## Directions
Transcribe each of the lines below word for word, omitting the pictures from your answer.

-- Task data start --

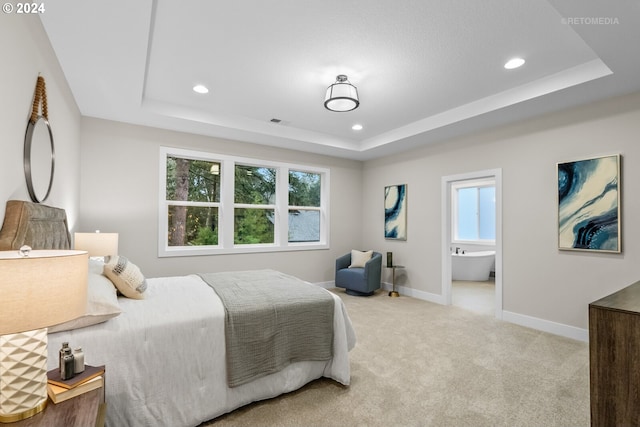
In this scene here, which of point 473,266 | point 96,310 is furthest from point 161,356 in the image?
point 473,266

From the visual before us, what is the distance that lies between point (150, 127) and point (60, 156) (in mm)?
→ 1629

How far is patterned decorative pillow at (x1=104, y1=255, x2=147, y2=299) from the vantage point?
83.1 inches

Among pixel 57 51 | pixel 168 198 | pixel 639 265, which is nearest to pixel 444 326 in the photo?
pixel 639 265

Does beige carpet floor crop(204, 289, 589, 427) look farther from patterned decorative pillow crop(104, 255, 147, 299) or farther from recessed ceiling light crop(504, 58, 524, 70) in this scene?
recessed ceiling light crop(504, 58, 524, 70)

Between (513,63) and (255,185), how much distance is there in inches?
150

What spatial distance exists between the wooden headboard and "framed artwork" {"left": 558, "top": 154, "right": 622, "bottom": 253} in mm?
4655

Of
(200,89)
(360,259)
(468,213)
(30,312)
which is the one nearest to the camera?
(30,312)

-- Task data end --

## Expected answer
In this scene here, which of point 473,266 | point 96,310 is furthest from point 161,356 in the image?
point 473,266

From the visual before us, what is the distance that lies between point (150, 127) and point (60, 156) (in mm)?
→ 1629

How far is patterned decorative pillow at (x1=104, y1=255, x2=147, y2=299) from the vantage point?
83.1 inches

Among pixel 57 51 | pixel 168 198 | pixel 639 265, which is nearest to pixel 444 326 in the photo?
pixel 639 265

Does beige carpet floor crop(204, 289, 589, 427) look farther from patterned decorative pillow crop(104, 255, 147, 299) or farther from recessed ceiling light crop(504, 58, 524, 70) in this scene?
recessed ceiling light crop(504, 58, 524, 70)

Between (513,63) and (255,185), how much distance is there in inches?
150

What spatial distance exists between the wooden headboard and "framed artwork" {"left": 558, "top": 154, "right": 622, "bottom": 253} in mm?
4655

Of
(200,89)
(360,259)
(468,213)
(30,312)
which is the one nearest to the camera?
(30,312)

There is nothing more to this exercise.